The deal, which values ITN at pounds 106m, brings Carlton and Granada's stake in the company to 20 per cent each and United's to 17 per cent.
United, owner of the Anglia and Meridian ITV franchises, as well as Express newspapers, already owned 5 per cent of ITN.
The announcement ends a seven-year saga at ITN, which has been the subject of negotiations, shifting alliances and bitter battles among leading ITV companies who take the ITN news service.
"It is excellent news that the seven-year controversy surrounding ITN's ownership is resolved," Stuart Purvis, ITN's chief executive, said. "It is particularly good news that it has been resolved in this way."
Carlton and Granada, which held 36 per cent each of ITN until earlier this year, having inherited stakes following their acquisitions, respectively, of Central and London Weekend Television, sold 10 per cent each to Daily Mail & General Trust in April, taking their stakes to 26 per cent each. Yesterday's sale to United brings them down to the 20 per cent limited stipulated in the Broadcasting Act of 1990.

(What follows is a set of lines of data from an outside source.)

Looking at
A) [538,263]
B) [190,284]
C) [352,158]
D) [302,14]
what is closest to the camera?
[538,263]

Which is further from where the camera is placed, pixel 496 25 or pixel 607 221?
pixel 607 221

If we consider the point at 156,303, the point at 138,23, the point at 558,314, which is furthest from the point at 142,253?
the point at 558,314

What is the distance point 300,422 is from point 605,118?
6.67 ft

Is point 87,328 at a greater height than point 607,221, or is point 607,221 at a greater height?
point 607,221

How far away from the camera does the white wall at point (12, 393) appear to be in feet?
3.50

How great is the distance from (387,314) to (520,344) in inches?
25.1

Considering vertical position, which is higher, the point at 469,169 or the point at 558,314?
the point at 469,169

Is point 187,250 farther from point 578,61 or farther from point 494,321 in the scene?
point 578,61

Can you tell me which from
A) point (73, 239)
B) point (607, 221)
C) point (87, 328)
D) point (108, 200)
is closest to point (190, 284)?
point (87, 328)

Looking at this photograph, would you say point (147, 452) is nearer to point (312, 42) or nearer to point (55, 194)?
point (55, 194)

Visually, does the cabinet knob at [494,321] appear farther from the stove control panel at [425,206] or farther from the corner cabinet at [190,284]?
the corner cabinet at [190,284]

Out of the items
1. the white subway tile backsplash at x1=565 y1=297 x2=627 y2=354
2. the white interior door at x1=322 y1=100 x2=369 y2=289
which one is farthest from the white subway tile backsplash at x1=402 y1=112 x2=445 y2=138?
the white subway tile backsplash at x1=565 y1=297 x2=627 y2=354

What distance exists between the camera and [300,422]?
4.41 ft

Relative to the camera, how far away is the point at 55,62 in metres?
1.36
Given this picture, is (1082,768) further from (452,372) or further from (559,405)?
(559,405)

The remaining shareholders of ITN are Reuters with 18 per cent and Scottish Television with 5 per cent.
The Independent Television Commission, which regulates the TV industry, had criticised Granada and Carlton for holding on to their excess shares through "dead-locked" companies, complaining that the arrangements were not in the spirit of the law.
But a Granada source defended the length of time it took to sell off the excess shares, saying it was commercially unfair to be forced to reduce the stake.
The scaling down of the Granada and Carlton positions coincided with negotiations over the renewal of ITN's lucrative contract with the ITV network, under which the news provider was paid pounds 57m a year.